- [Provided passage]
»»

Showing 3 changed files with 25 additions and 36 deletions.
diff --git a/neurom/apps/morph_stats.py b/neurom/apps/morph_stats.py
@@ -100,9 +100,11 @@ def extract_dataframe(neurons, config, n_workers=1):
             - neurite_type: a list of neurite types for which features are extracted
               If not provided, all neurite_type will be used
             - neurite: a dictionary {{neurite_feature: mode}} where:
-                - neurite_feature is a string from NEURITEFEATURES
+                - neurite_feature is a string from NEURITEFEATURES or NEURONFEATURES
                 - mode is an aggregation operation provided as a string such as:
                   ['min', 'max', 'median', 'mean', 'std', 'raw', 'total']
+            - neuron: same as neurite entry, but it will not be run on each neurite_type,
+              but only once on the whole neuron.
         n_workers (int): number of workers for multiprocessing (on collection of neurons)
 
     Returns:
@@ -117,11 +119,6 @@ def extract_dataframe(neurons, config, n_workers=1):
         neurons = [neurons]
     config = config.copy()
 
-    # Only NEURITEFEATURES are considered since the dataframe is built by neurite_type
-    # NEURONFEATURES are discarded
-    if 'neuron' in config:
-        del config['neuron']
-
     func = partial(_run_extract_stats, config=config)
     if n_workers == 1:
         stats = list(map(func, neurons))
@@ -131,18 +128,12 @@ def extract_dataframe(neurons, config, n_workers=1):
         with multiprocessing.Pool(n_workers) as pool:
             stats = list(pool.imap(func, neurons))
 
-    columns = list(next(iter(stats[0][1].values())).keys())

««

- [Excerpted records]

»»

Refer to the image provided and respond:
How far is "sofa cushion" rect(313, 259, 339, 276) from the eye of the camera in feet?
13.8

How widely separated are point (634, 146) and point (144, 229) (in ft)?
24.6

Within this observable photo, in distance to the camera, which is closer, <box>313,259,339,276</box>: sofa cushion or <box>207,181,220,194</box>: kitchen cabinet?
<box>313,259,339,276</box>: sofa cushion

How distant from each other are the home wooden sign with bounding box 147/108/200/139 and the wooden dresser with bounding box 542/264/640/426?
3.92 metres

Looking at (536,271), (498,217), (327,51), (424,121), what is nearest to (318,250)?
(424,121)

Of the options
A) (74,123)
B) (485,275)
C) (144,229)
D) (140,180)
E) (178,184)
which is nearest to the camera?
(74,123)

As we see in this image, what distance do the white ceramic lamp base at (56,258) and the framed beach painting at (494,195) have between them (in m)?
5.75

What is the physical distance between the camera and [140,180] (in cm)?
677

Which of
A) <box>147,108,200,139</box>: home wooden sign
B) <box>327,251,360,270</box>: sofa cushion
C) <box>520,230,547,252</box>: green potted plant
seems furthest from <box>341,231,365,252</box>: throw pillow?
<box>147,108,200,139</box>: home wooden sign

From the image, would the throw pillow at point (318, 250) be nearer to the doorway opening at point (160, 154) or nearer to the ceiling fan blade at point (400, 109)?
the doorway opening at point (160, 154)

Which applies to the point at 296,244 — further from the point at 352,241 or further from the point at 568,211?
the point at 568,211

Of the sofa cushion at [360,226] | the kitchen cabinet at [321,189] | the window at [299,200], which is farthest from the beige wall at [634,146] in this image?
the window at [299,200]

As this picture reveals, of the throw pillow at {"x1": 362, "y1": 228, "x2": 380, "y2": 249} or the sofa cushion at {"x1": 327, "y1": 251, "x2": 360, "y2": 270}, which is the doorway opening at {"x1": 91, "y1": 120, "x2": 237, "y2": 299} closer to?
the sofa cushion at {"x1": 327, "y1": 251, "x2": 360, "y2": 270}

««

- [What this exercise asks]
**a.** Reproduce everything in the morph_stats diff from "n_workers (int): number" down to "config = config.copy()", swapping "collection" for "set".
**b.** For each statement, answer yes or no according to the morph_stats diff, and quote the words that decide it: (i) 'median' is one of the aggregation operations listed for mode. (ii) The neuron entry is run on each neurite_type. (iii) The changes include 36 deletions.
**c.** Write the next lines of the morph_stats diff, continuing from its last line.
The entries have no connection to the morph_stats diff.

- [Solved tasks]
**a.**
n_workers (int): number of workers for multiprocessing (on set of neurons)
 
     Returns:
@@ -117,11 +119,6 @@ def extract_dataframe(neurons, config, n_workers=1):
         neurons = [neurons]
     config = config.copy()

**b.**
(i) Yes: "['min', 'max', 'median', 'mean', 'std', 'raw', 'total']"
(ii) No: "it will not be run on each neurite_type"
(iii) Yes: "25 additions and 36 deletions"

**c.**
-
+    columns = [('property', 'name')] + [
+        (key1, key2) for key1, data in stats[0][1].items() for key2 in data
+    ]
     rows = [[name] + list(chain.from_iterable(features.values() for features in data.values()))
             for name, data in stats]
-
-    columns = list(chain.from_iterable(
-        [[('neuron', 'name')],
-         product(map(lambda x: x.lower(), config.get('neurite_type', _NEURITE_MAP.keys())),
-                 columns)]))
-    columns = pd.MultiIndex.from_tuples(columns)
-
-    return pd.DataFrame(columns=columns, data=rows)
+    return pd.DataFrame(columns=pd.MultiIndex.from_tuples(columns), data=rows)
 
 
 def extract_stats(neurons, config):
@@ -152,11 +143,13 @@ def extract_stats(neurons, config):
         neurons: a neuron, population, neurite tree or list of neuron paths/str
         config (dict): configuration dict. The keys are:
             - neurite_type: a list of neurite types for which features are extracted
-              If not provided, all neurite_type will be used
+              If not provided, all neurite_type will be used.
             - neurite: a dictionary {{neurite_feature: mode}} where:
-                - neurite_feature is a string from NEURITEFEATURES
+                - neurite_feature is a string from NEURITEFEATURES or NEURONFEATURES
                 - mode is an aggregation operation provided as a string such as:
                   ['min', 'max', 'median', 'mean', 'std', 'raw', 'total']
+            - neuron: same as neurite entry, but it will not be run on each neurite_type,
+              but only once on the whole neuron.
 
     Returns:
         The extracted statistics
@@ -198,8 +191,7 @@ def _fill_stats_dict(data, stat_name, stat, shape):
         for mode in modes:
             stat_name = _stat_name(feature_name, mode)
             stat = eval_stats(feature, mode)
-            _fill_stats_dict(stats, stat_name, stat, func.shape)
-
+            _fill_stats_dict(stats['neuron'], stat_name, stat, func.shape)
     return dict(stats)
 
 
@@ -208,11 +200,8 @@ def get_header(results):
     ret = ['name', ]
     values = next(iter(results.values()))
     for k, v in values.items():
-        if isinstance(v, dict):
-            for metric in v.keys():
-                ret.append('%s:%s' % (k, metric))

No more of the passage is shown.